The Deal
Wednesday, August 27, 
9:05 pm

by Peter Moreira
[Posted on February 12, 2008 - 11:36 AM]

Yahoo! Inc. said Tuesday it has bought venture capital-backed Maven Networks Inc. for about $160 million--the second multimedia deal the search engine company has announced since it received an unsolicited bid from Microsoft Corp.

In a statement, Yahoo! said the acquisition of Cambridge, Mass.-based Maven, which provides technologies that allow companies to show video online, will expand its consumer video and advertising businesses.

The announcement comes a week after Yahoo! entered into a partnership with Rhapsody America in which Rhapsody will become the exclusive on-demand music service for Yahoo!, replacing Yahoo! Music Unlimited. Rhapsody, which is owned by RealNetworks Inc. and Viacom Inc., will collaborate with Yahoo! on music downloads. Financial terms were not disclosed.
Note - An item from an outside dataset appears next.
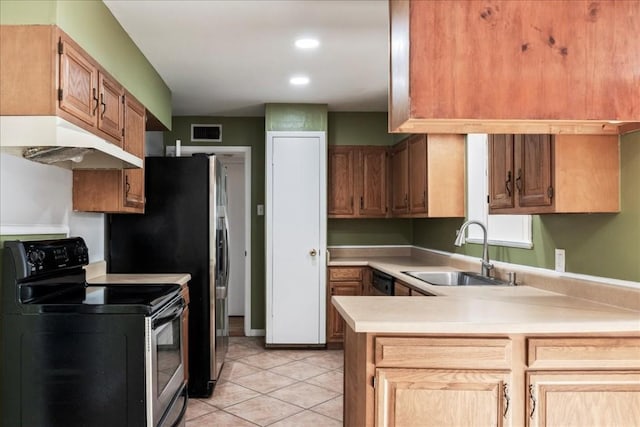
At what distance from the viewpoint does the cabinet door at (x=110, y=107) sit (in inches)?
102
Maven's platform allows publishers to deliver video content online, and it already manages and distributes online videos for at least 30 media companies, including News Corp.'s Fox News, Hearst Corp., Gannett Co. and E.W. Scripps Co.'s Scripps Networks.
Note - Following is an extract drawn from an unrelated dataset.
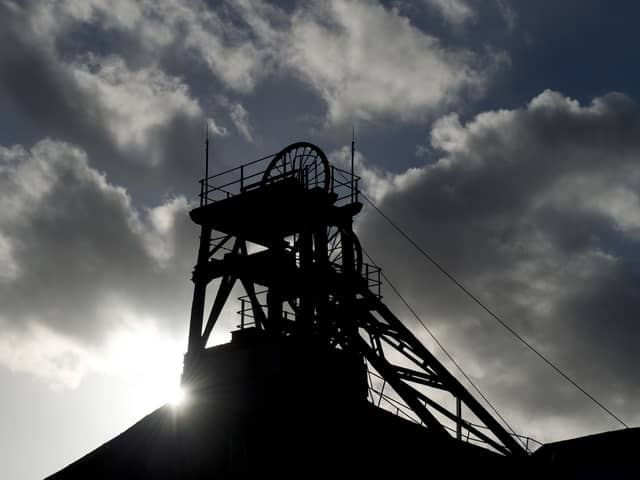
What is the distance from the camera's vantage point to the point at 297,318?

The company began in 2002 and raised about $27 million in venture capital financing from such investors as Prism Venture Partners of Westwood, Mass., Accel Partners of Palo Alto, Calif., and General Catalyst Partners of Cambridge. The last fundraising was a $12 million round in August, 2006.

"Over the past year, Maven has emerged as the market leading video and advertising technology platform, serving some of the largest global media companies," Maven CEO Hilmi Ozguc said in a statement. "By combining our capabilities with Yahoo!'s own technology resources, publisher and advertiser relationships, and vast audience reach, we will deliver an unmatched video content syndication and advertising solution to the market."

Yahoo! said it already has the largest library of professionally produced, legally licensed video content in the world and has video advertising relationships with more than three-quarters of the top TV advertisers.

The Sunnyvale, Calif., company has been in the news since Feb. 4, when Microsoft said it would offer $31 a share or $44.6 billion for the search engine company to compete more effectively with Google Inc. On Monday, Yahoo! rejected the offer as too low.

Yahoo! shares Tuesday were trading down 0.4% at $29.76.